I swear a lot of customers are catching on to this. The reason is...I sometimes see $7-$10 tips on orders to no man's land. Of course you won't know unless you accept them...usually for me DD shows $8.50 for those deliveries.

In a way, I feel bad for them, especially if they're on a DD subscription plan. In cases like that, DD should make up the difference.

And when I imagine no one has accepted an order, they show $10. Those are usually $10 and no more. DD pays a big chunk of that.


----------



## FormerTaxiDriver♧ (Apr 5, 2018)

Toby2 said:


> $1 base + $0 tip + $4 peak = $5 for a 8.4 mile delivery to no mans land.


Seems like the only time delivery is profitable is when it's rainy and not enough drivers out there.



OLDSCHOOLPARAD said:


> I swear a lot of customers are catching on to this. The reason is...I sometimes see $7-$10 tips on orders to no man's land.


I assume that no mans land is driving way out into the boonies, where we have to deadhead back to a viable spot to get another ping?


----------



## OLDSCHOOLPARAD (May 4, 2019)

FormerTaxiDriver♧ said:


> I assume that no mans land is driving way out into the boonies, where we have to deadhead back to a viable spot to get another ping?

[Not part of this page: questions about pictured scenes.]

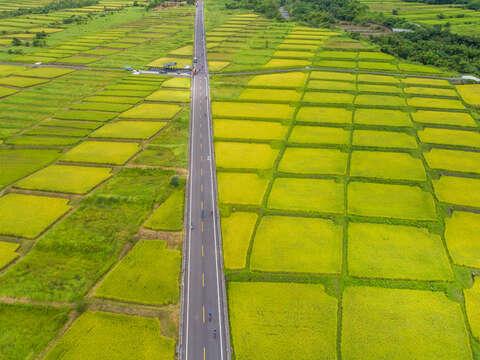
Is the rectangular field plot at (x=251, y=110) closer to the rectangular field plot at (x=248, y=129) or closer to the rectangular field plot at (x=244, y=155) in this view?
the rectangular field plot at (x=248, y=129)

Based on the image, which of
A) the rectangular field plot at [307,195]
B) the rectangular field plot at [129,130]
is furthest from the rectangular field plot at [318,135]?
the rectangular field plot at [129,130]

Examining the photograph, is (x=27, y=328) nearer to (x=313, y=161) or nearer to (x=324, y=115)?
(x=313, y=161)

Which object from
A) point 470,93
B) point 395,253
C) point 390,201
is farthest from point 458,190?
point 470,93

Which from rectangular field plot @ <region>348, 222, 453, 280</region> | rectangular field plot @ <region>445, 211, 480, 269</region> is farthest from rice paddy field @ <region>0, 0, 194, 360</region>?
rectangular field plot @ <region>445, 211, 480, 269</region>

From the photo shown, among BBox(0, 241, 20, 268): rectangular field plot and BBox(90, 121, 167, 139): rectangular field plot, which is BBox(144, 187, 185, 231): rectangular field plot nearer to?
BBox(0, 241, 20, 268): rectangular field plot

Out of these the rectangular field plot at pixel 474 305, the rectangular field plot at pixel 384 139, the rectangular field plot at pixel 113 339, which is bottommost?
the rectangular field plot at pixel 113 339

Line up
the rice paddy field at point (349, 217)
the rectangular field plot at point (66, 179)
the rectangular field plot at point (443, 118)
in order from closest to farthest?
the rice paddy field at point (349, 217) < the rectangular field plot at point (66, 179) < the rectangular field plot at point (443, 118)
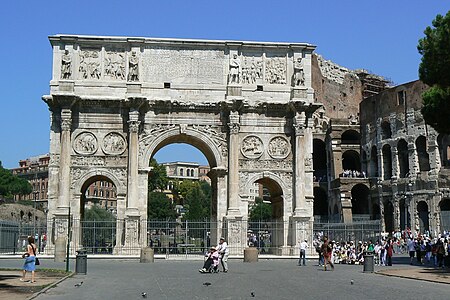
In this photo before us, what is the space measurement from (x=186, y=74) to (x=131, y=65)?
256cm

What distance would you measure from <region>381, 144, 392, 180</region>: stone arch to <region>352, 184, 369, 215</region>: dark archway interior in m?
2.15

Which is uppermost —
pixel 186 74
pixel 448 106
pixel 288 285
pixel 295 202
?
pixel 186 74

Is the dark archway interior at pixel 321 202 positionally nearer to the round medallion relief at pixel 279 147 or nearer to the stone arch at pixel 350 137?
the stone arch at pixel 350 137

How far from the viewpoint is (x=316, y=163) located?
5528cm

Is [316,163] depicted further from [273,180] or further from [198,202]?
[273,180]

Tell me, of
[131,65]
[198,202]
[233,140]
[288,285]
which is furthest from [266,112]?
[198,202]

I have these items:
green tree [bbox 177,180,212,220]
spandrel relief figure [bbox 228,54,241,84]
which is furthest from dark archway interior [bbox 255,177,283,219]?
green tree [bbox 177,180,212,220]

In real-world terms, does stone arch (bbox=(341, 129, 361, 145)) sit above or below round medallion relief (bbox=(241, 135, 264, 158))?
above

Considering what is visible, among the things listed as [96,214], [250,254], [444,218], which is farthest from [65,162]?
[96,214]

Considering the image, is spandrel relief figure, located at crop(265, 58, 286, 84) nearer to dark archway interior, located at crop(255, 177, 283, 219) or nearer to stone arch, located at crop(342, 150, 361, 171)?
dark archway interior, located at crop(255, 177, 283, 219)

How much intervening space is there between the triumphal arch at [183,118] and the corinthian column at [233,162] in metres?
0.05

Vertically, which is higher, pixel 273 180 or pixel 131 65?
pixel 131 65

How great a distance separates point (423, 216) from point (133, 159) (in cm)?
2165

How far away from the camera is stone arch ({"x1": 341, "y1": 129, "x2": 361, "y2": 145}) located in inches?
2047
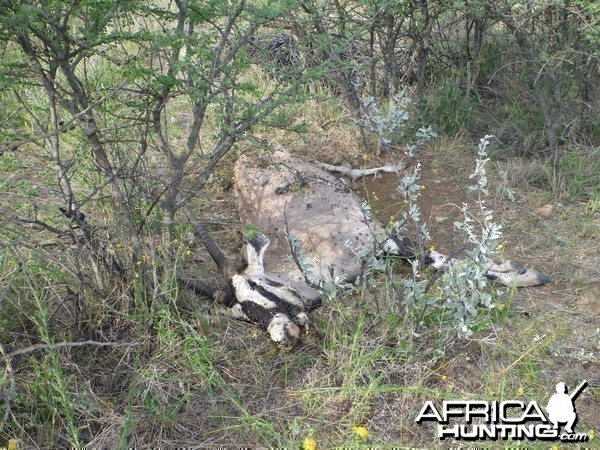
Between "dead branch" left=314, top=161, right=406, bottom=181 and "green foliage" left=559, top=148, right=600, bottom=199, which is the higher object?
"dead branch" left=314, top=161, right=406, bottom=181

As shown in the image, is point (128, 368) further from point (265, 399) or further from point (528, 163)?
point (528, 163)

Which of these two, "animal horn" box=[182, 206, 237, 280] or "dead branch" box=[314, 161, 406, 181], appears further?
"dead branch" box=[314, 161, 406, 181]

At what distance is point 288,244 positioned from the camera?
380 centimetres

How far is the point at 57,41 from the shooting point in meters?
2.83

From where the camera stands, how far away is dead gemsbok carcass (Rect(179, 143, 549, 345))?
307cm

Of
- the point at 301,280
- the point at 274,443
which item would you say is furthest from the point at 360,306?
the point at 274,443

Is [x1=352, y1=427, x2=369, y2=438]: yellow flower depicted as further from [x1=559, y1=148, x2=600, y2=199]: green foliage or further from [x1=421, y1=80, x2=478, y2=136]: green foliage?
[x1=421, y1=80, x2=478, y2=136]: green foliage

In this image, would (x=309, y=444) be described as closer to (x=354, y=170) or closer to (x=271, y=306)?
(x=271, y=306)

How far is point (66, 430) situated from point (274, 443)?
835 mm
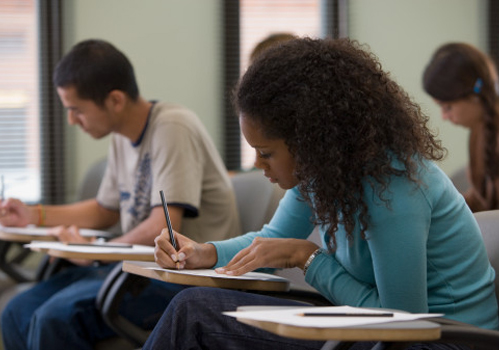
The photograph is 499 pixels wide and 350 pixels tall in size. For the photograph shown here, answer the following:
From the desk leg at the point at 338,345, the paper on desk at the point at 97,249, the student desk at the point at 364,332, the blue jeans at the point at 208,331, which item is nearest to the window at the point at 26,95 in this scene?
the paper on desk at the point at 97,249

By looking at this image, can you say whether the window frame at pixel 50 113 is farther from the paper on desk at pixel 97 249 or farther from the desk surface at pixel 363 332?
the desk surface at pixel 363 332

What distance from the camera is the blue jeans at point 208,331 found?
1.41 meters

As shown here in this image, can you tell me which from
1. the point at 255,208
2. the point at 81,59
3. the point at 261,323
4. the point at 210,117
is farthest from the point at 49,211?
the point at 261,323

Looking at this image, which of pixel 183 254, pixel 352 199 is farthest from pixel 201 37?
pixel 352 199

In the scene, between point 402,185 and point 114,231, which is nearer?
point 402,185

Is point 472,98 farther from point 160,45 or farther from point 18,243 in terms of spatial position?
point 18,243

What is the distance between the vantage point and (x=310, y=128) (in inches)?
57.2

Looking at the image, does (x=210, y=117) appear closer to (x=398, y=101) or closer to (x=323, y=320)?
(x=398, y=101)

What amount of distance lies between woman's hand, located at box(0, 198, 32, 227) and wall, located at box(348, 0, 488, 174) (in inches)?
92.8

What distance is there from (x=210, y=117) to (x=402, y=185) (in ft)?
9.47

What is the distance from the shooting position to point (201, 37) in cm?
420

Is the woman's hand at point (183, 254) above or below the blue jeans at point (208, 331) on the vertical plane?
above

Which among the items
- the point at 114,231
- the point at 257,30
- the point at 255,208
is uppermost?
the point at 257,30

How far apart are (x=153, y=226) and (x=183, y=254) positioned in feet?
2.31
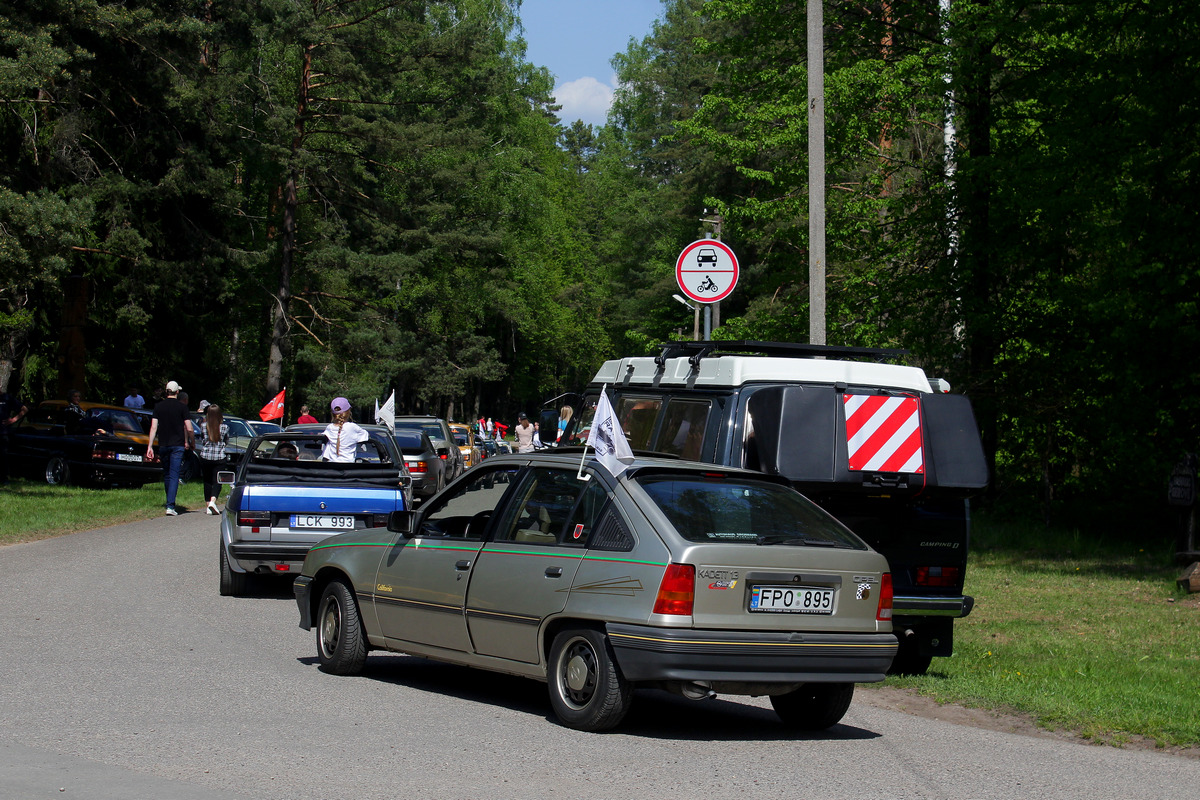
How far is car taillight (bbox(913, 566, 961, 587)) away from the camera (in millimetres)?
8891

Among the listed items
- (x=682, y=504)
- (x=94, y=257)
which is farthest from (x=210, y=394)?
(x=682, y=504)

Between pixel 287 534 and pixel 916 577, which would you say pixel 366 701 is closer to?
pixel 916 577

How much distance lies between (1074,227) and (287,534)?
1322 cm

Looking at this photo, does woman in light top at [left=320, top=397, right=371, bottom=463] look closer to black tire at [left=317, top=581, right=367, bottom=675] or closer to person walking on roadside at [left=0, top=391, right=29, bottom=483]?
black tire at [left=317, top=581, right=367, bottom=675]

Exactly! I take that into consideration when I accept an offer. Buck a mile doesn't apply here.

Rain definitely helps. That's generally when DD offers peak pay. Wonder how much that would be in the snow. I won't drive in it, but curious to see how much more they'd pay.


----------



## smithers54 (Jan 7, 2019)

Because peak is a scam. They want to make you think you are getting more ....when you are not. I get the same amount with peak as without peak....


----------



## Toby2 (Jun 16, 2018)

$6 delivery = $4 base+$2 tip. Or $2 base+$2 tip+ $2 peak.


----------



## DiceyDan (Jun 9, 2016)

When DD unveiled the "new" pay in November, I swear most all orders were in the 8-12 range...now all I see is 3-6 crap like it was before..Also, I noticed if someone tips nicely, DD backs off and only pays 2/3 base. Since things have cooled off with their practices, they are back to the same ol $hit.


----------



## smithers54 (Jan 7, 2019)

dicey dan I noticed the same. two mcd orders. both the same distance 7 and some change. customer tips 1 dollar DD contributes 6. 2nd order customer tips 4 doordash gives me three....lol


----------



## FormerTaxiDriver♧ (Apr 5, 2018)

I'm making more money when there is no peak pay at all. Now I know when to roll.


----------



## windowseat73 (Dec 21, 2018)

smithers54 said:


> dicey dan I noticed the same. two mcd orders. both the same distance 7 and some change. customer tips 1 dollar DD contributes 6. 2nd order customer tips 4 doordash gives me three....lol


For me, I don't care how the money gets factored into the delivery- I'm just glad to know what I'm getting beforehand. With Uber, you're taking your chances. $1 tip on a $2 or $3 trip isn't worth it- but toss in a $5 tip and it's worth it. But, you never know until after the fact. Doordash's model is one of the very few things that I like about this stupid system.


----------



## Solid 5 (Aug 24, 2018)

FormerTaxiDriver♧ said:


> I'm making more money when there is no peak pay at all. Now I know when to roll.


It's just amazing and how oversaturated the roads get with drivers when they offer an extra one dollar for each delivery LOL. Losers.


----------



## Toby2 (Jun 16, 2018)

I got suckered into a $4 peak pay. Turned into an average trip. $3 base/$4 peak. When times were good that would have been that would have been $7+$4.


----------